[[ RECORDED DATA, beginning ]]
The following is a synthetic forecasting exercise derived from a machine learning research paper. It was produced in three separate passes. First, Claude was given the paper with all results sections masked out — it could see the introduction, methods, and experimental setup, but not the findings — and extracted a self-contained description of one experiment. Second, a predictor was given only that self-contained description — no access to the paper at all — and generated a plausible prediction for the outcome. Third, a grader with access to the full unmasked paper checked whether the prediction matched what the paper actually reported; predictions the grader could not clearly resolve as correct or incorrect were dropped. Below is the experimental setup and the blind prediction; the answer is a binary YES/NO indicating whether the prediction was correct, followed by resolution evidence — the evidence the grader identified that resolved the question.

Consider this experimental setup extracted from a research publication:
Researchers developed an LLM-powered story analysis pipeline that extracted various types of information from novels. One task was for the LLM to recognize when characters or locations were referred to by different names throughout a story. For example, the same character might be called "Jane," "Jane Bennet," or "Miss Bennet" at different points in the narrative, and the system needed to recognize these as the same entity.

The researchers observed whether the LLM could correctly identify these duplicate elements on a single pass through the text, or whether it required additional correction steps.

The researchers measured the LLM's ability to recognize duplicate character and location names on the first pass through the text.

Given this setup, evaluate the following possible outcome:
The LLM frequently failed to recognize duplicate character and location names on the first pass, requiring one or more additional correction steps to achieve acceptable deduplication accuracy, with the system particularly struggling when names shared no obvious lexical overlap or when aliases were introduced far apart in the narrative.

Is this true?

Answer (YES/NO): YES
[[ RECORDED DATA, end ]]
[[ RECORDED DATA, beginning ]]
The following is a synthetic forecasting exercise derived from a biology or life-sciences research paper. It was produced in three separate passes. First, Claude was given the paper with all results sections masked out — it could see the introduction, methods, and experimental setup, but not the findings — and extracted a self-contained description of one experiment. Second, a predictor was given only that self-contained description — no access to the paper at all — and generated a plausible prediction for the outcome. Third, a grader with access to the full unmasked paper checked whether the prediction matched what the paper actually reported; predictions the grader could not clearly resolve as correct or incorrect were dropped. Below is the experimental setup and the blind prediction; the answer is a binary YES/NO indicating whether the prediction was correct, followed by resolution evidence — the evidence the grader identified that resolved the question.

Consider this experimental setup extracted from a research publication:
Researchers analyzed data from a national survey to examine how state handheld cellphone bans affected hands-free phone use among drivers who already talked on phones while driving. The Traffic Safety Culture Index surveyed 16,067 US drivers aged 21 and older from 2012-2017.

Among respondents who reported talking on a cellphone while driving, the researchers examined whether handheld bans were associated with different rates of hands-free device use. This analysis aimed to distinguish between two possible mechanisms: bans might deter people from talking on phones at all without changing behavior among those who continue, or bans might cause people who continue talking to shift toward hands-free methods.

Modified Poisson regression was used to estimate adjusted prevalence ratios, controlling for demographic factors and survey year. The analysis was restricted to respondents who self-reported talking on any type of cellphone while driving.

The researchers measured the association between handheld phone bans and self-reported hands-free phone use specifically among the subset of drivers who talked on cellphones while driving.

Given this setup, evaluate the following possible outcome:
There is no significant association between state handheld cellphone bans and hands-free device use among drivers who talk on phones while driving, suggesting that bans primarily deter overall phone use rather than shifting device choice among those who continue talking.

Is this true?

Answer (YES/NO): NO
[[ RECORDED DATA, end ]]
*TASK INSTRUCTIONS*.
Copy the stretch of the records above that runs from the line with "Among respondents who" through the line with "Answer (YES/NO): NO". Both end lines belong in the copy, and nothing else does.

*SOLVED EXERCISE*.
Among respondents who reported talking on a cellphone while driving, the researchers examined whether handheld bans were associated with different rates of hands-free device use. This analysis aimed to distinguish between two possible mechanisms: bans might deter people from talking on phones at all without changing behavior among those who continue, or bans might cause people who continue talking to shift toward hands-free methods.

Modified Poisson regression was used to estimate adjusted prevalence ratios, controlling for demographic factors and survey year. The analysis was restricted to respondents who self-reported talking on any type of cellphone while driving.

The researchers measured the association between handheld phone bans and self-reported hands-free phone use specifically among the subset of drivers who talked on cellphones while driving.

Given this setup, evaluate the following possible outcome:
There is no significant association between state handheld cellphone bans and hands-free device use among drivers who talk on phones while driving, suggesting that bans primarily deter overall phone use rather than shifting device choice among those who continue talking.

Is this true?

Answer (YES/NO): NO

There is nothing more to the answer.